Multithreading on Apple M5 chips

I’m considering upgrading to the new Apple M5-series hardware and have a question regarding how Julia will handle the new core tiers.

Previous generations of Apple Silicon had two types of cores, “performance” (P-cores) and “efficiency” (E-cores). On M1–M4 chips, starting Julia with julia -t auto defaults to the number of P-cores. My limited understanding is that this is because the E-cores have significantly slower clock speeds and IPC and so including them in a standard parallel workload can create bottlenecks.

With the new M5 chips, there are now 3 types of cores: “super cores”, “performance cores”, and “efficiency cores”. The new P-cores are something of a middle tier and are “optimized for power-efficient, multithreaded workloads”. This table from Andrew Cunningham’s Ars Technica 2026 16" MacBook Pro review article that dropped today summarizes the SOCs nicely:

Model Fastest Cores Medium Cores Efficiency Cores GPU Cores Memory Bandwidth
M5 Max Up to 6 (super) Up to 12 (performance) 0 Up to 40 Up to 614 GB/s
M5 Pro Up to 6 (super) Up to 12 (performance) 0 Up to 20 307 GB/s
M5 4 (super) 0 6 Up to 10 153 GB/s
M4 Max Up to 12 (performance) 0 4 Up to 40 Up to 546 GB/s
M4 Pro Up to 10 (performance) 0 4 Up to 20 273 GB/s
M4 4 (performance) 0 6 Up to 10 120 GB/s

Since the M5’s P-cores are significantly more capable than the E-cores, I’m curious if anyone knows what the expected behavior for multithreading will be (and, eventually, is). Basically, will julia -t auto on an M5 Pro/Max chip detect only the S-cores, or will it include the P-cores as well? If it’s the former, the top M5 Max (with 6 S-cores) might actually look like a downgrade for certain workloads compared to the top M4 Max (with 12 P-cores)! Supposing -t auto detects only S-cores, would Bad Things happen if I forced Julia to use all cores (e.g., julia -t 18)?

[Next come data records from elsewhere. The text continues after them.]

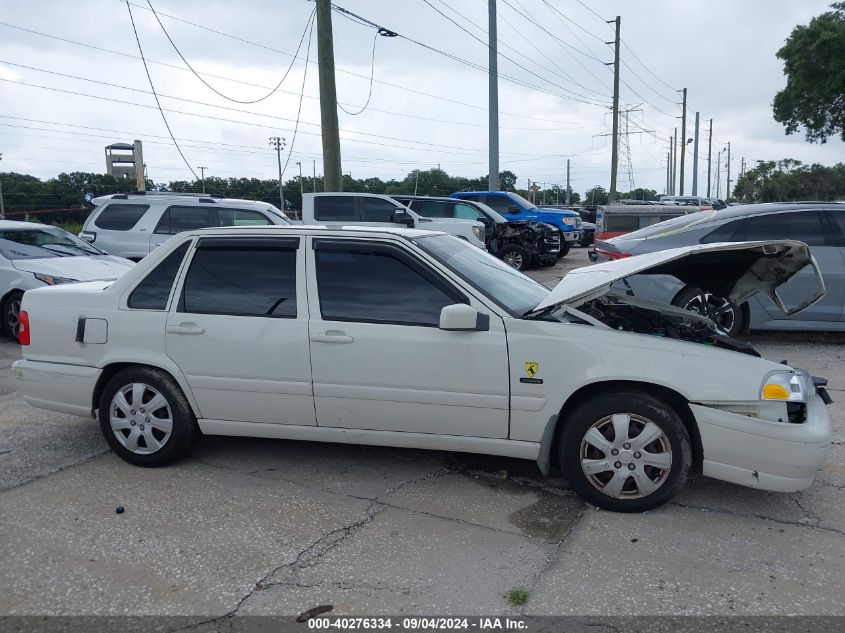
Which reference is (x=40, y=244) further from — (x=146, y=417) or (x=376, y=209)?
(x=376, y=209)

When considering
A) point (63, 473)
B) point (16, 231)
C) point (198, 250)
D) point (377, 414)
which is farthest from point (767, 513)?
point (16, 231)

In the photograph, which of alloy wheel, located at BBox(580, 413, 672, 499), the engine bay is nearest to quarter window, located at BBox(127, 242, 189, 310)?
the engine bay

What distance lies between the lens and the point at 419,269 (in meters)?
4.12

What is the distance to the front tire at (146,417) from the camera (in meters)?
4.44

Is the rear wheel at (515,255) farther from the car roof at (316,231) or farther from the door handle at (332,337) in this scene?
the door handle at (332,337)

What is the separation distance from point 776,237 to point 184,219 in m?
9.35

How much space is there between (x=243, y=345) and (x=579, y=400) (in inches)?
81.4

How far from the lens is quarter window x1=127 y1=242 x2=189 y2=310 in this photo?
14.8 feet

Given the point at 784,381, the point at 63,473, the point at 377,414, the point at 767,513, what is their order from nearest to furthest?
the point at 784,381 < the point at 767,513 < the point at 377,414 < the point at 63,473

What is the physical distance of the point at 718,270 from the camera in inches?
186

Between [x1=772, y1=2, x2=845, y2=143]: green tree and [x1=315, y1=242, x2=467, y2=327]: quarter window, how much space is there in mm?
31055

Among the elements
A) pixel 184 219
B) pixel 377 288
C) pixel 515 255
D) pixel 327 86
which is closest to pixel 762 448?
pixel 377 288

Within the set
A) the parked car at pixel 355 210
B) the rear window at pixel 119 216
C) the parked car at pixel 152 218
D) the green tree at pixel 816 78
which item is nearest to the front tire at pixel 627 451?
the parked car at pixel 152 218

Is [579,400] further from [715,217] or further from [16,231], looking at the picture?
[16,231]
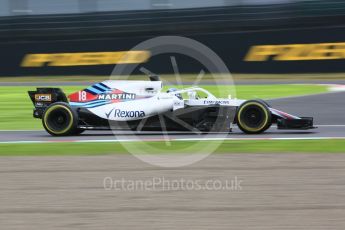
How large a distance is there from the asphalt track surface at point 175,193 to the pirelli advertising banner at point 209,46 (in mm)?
13930

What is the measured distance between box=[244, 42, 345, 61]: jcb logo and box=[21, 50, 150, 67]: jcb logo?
4.09m

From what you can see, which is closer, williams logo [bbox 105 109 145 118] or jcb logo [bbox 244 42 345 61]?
williams logo [bbox 105 109 145 118]

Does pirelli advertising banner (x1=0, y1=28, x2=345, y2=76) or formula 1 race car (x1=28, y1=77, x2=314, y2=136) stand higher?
pirelli advertising banner (x1=0, y1=28, x2=345, y2=76)

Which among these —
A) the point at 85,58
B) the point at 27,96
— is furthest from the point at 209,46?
the point at 27,96

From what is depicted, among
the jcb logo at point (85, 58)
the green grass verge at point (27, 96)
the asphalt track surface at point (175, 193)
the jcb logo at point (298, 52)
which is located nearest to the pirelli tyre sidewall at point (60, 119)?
the green grass verge at point (27, 96)

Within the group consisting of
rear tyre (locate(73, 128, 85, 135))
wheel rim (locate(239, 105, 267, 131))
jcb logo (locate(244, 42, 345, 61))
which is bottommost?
rear tyre (locate(73, 128, 85, 135))

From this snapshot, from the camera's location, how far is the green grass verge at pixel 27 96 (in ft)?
43.9

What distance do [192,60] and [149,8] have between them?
2908mm

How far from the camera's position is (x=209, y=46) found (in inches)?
917

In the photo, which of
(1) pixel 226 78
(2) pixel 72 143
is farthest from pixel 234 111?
(1) pixel 226 78

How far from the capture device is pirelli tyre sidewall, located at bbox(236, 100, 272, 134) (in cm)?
1029

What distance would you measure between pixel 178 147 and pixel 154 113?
1446 millimetres

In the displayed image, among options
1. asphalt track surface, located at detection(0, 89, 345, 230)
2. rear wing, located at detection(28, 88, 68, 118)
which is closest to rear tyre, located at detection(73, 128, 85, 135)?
rear wing, located at detection(28, 88, 68, 118)

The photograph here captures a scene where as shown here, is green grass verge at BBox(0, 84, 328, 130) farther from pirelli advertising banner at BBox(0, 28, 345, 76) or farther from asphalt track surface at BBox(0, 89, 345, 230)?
asphalt track surface at BBox(0, 89, 345, 230)
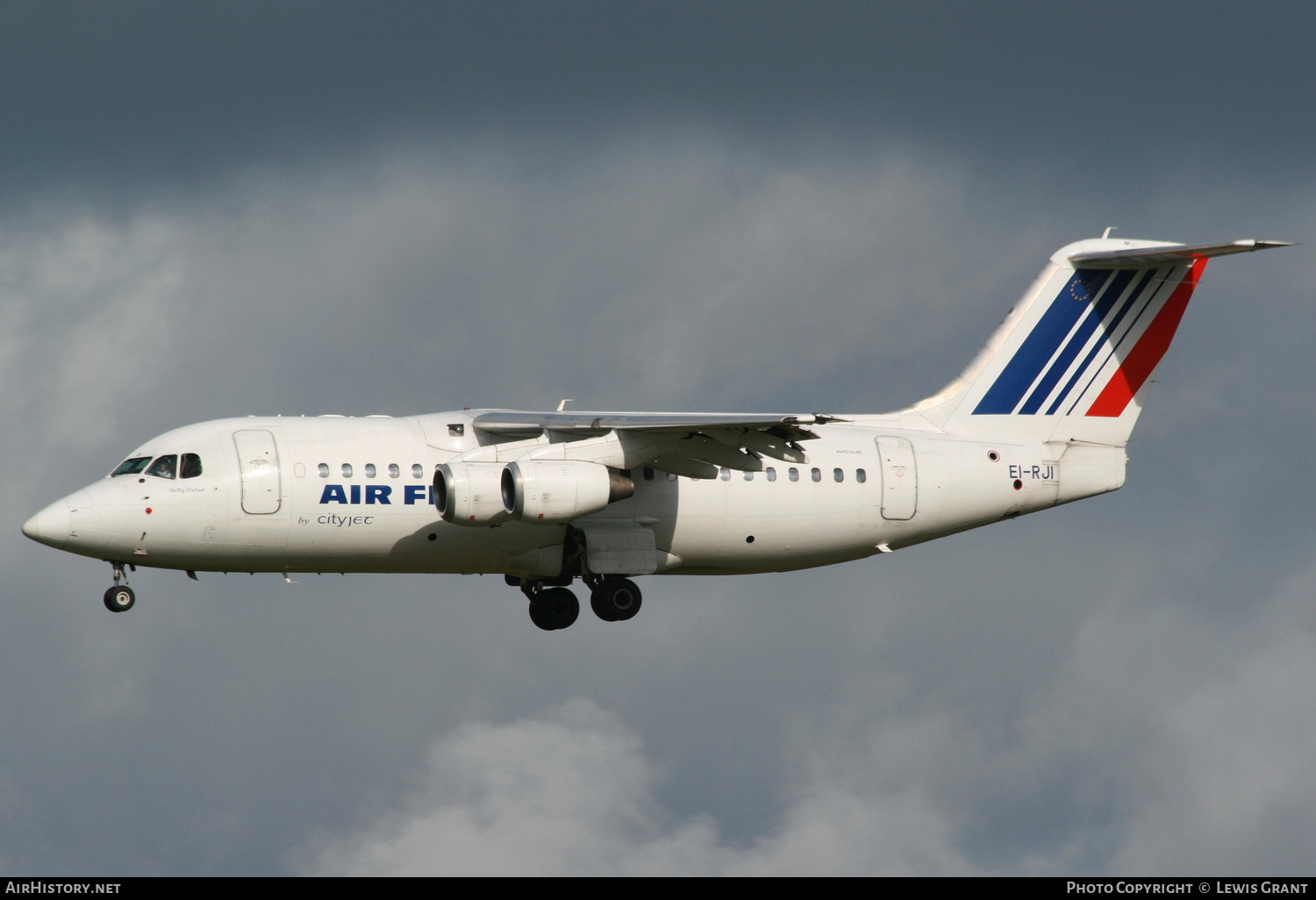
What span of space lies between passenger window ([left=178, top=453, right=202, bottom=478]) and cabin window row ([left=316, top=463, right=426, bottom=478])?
152 centimetres

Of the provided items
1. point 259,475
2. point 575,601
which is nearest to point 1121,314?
point 575,601

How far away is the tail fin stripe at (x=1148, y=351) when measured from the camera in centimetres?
2858

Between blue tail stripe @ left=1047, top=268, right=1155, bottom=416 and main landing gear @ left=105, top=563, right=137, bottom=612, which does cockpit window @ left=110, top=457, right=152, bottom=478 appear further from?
blue tail stripe @ left=1047, top=268, right=1155, bottom=416

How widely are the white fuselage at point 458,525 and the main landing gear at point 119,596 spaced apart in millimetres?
496

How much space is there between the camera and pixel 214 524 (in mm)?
24141

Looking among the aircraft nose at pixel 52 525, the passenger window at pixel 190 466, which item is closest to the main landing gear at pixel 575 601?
the passenger window at pixel 190 466

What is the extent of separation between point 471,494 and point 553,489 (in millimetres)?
1028

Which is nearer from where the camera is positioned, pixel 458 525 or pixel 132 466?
pixel 458 525

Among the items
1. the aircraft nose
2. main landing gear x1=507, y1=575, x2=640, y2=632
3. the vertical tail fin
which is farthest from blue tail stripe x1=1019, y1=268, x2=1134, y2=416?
the aircraft nose

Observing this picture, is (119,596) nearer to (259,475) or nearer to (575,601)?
(259,475)

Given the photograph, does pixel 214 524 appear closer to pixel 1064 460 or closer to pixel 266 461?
pixel 266 461

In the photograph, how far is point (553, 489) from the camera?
78.6ft

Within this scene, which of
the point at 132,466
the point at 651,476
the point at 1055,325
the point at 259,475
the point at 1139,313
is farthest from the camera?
the point at 1139,313

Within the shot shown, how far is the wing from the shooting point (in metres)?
24.2
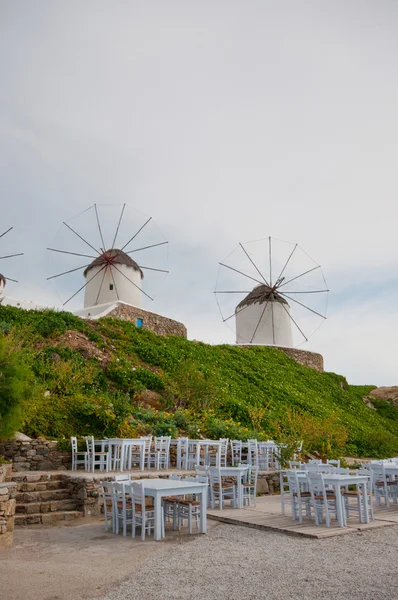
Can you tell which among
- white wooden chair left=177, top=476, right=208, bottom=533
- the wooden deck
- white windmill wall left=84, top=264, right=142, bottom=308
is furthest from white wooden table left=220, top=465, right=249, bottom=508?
white windmill wall left=84, top=264, right=142, bottom=308

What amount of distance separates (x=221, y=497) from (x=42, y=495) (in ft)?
10.6

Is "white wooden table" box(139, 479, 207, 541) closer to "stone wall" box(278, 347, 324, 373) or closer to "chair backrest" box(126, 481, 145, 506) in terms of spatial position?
"chair backrest" box(126, 481, 145, 506)

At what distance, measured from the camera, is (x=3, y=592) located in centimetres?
438

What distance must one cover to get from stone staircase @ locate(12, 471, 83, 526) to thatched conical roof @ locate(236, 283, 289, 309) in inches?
1145

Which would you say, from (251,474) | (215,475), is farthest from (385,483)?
(215,475)

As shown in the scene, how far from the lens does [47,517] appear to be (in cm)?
805

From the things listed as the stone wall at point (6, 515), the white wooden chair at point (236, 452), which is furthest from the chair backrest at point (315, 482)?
the white wooden chair at point (236, 452)

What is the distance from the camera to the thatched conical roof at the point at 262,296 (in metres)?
37.0

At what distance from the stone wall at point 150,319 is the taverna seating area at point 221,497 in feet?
44.4

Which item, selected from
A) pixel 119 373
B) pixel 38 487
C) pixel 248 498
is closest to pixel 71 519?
pixel 38 487

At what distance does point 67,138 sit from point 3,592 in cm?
1051

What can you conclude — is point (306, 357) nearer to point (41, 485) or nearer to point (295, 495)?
point (295, 495)

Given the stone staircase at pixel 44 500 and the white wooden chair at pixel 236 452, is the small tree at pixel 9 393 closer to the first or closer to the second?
the stone staircase at pixel 44 500

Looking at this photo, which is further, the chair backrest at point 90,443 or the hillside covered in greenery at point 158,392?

I know the M5 Pro/Max machines aren’t available until Friday, so I expect hard data to be limited for a while. I’m hoping to learn more as people get these units in hand, and any thoughts or early experiences are greatly appreciated!

4 Likes

Julia is generally not at all aware of different core types (at least it wasn’t last time I checked). I suspect that it will detect all cores. (On some systems the auto heuristic divides the number of cores by two but that has nothing to do with core efficiency.)

Personally, I wouldn’t worry that much and wouldn’t base my decision on this criterion.
You can always tune the number of threads as desired. Also, single thread performance is often times much more important and I suspect that the new series is better in this regard.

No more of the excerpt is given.